-- SELECTED EXCERPT --
--------

Apollo Doubles Its Money in $1 Billion Bet on Tarnished Colleges
(Bloomberg Businessweek) -- Apollo Global Management Inc. is known for its no-holds-barred dealmaking. But not long ago, the private equity firm pitched itself to pension funds and other wealthy institutions as an emerging force in “impact” investing, the movement to make money while also turning the world into a better place. Exhibit A: higher education.
In 2017, Apollo led a $1 billion takeover of the company that owns the University of Phoenix. Before the acquisition, the for-profit college chain “came under fire for aggressive marketing practices and lower-quality degree programs,” Apollo said in a confidential October presentation. But the firm said it was working to transform the school into a “trusted education provider” that helps working adults achieve their dreams. Apollo said this earlier deal showed its social responsibility bona fides as it raised money for its first-ever impact fund.
Fresh complaints from current and former students suggest the transformation—the doing good part—is still a work in progress. But in classic private equity fashion, Apollo has already nailed the doing well part.

The U. of Phoenix’s parent company also owned other schools, including separate programs in Germany, Mexico, and South Africa. The company sold those after the acquisition and is in the process of selling a U.K. school. From these divestments and other payments—including the return of cash the federal government had required the school’s new owners to put on temporary deposit—Apollo expects dividends to its fund that holds the company to soon total $956 million, according to March documents sent to investors. Apollo’s original cost for its stake in the company was $634 million.
And the firm is still the majority owner of a profitable enterprise, which it can one day sell or take public. When all is said and done, Apollo told investors in March, they should expect to almost double the money they invested in the for-profit colleges.
Apollo says it’s already reformed the college’s offerings, and it held off paying itself dividends until the U. of Phoenix was in strong financial shape. Unlike many PE transactions, the acquisition was funded without debt. “This is a great example of how new ownership that is committed to serving students and to providing the necessary capital can combine with new management to change the trajectory of an institution,” says Theo Kwon, an Apollo partner who’s on the education company’s board.

--------

-- STORED ROWS --

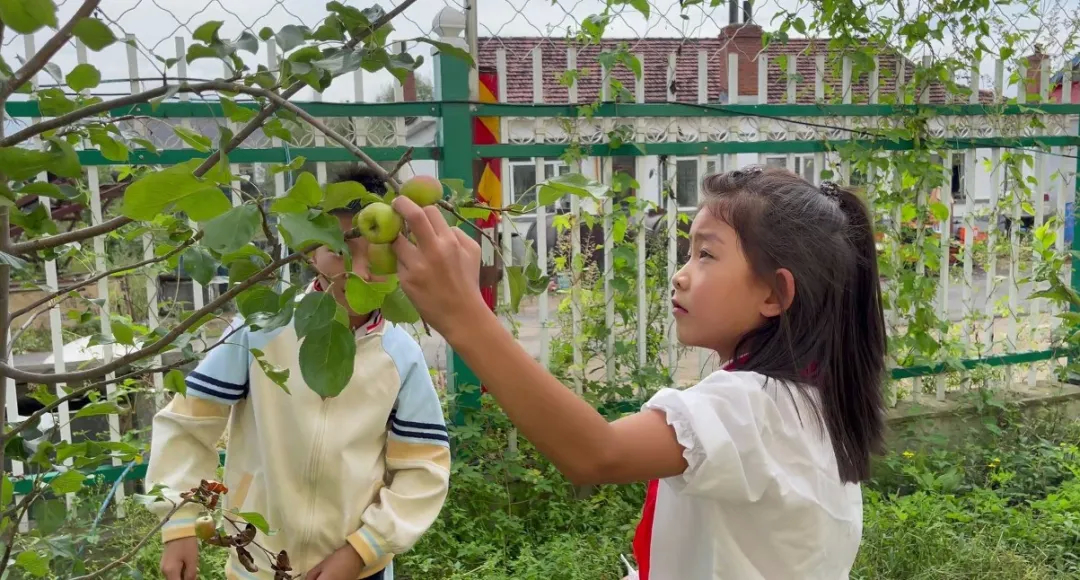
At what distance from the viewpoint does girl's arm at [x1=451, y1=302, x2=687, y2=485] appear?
990 millimetres

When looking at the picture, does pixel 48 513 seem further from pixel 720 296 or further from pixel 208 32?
pixel 720 296

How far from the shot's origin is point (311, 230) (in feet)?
2.47

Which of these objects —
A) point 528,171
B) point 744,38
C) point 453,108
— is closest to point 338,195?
point 453,108

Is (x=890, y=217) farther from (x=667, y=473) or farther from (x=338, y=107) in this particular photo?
(x=667, y=473)

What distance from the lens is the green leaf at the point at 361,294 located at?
32.3 inches

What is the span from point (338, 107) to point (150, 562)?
63.8 inches

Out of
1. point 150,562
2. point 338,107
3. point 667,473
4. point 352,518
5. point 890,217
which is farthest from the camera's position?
point 890,217

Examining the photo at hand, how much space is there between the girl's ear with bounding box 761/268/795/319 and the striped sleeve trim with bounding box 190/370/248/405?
1054 millimetres

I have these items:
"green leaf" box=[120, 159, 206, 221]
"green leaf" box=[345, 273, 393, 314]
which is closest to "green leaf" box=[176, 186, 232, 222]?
"green leaf" box=[120, 159, 206, 221]

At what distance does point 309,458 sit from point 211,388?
24 centimetres

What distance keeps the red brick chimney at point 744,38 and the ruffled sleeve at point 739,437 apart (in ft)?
8.27

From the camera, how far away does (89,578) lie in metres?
1.20

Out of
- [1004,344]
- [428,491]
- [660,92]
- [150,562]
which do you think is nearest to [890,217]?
[1004,344]

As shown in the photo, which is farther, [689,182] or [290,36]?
[689,182]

--------

-- GOAL 1 --
According to the article on Apollo's University of Phoenix deal, what was Apollo's original cost for its stake in the company?
-- GOAL 2 --
Format the records from the line containing "From the camera, how" through the end of the records as a JSON list of strings, one string per line, leaving out blank lines.

-- RESPONSE 1 --
$634 million

-- RESPONSE 2 --
[
  "From the camera, how far away does (89,578) lie in metres?",
  "1.20",
  "Out of",
  "- [1004,344]",
  "- [428,491]",
  "- [660,92]",
  "- [150,562]",
  "which do you think is nearest to [890,217]?",
  "[1004,344]",
  "As shown in the photo, which is farther, [689,182] or [290,36]?",
  "[689,182]"
]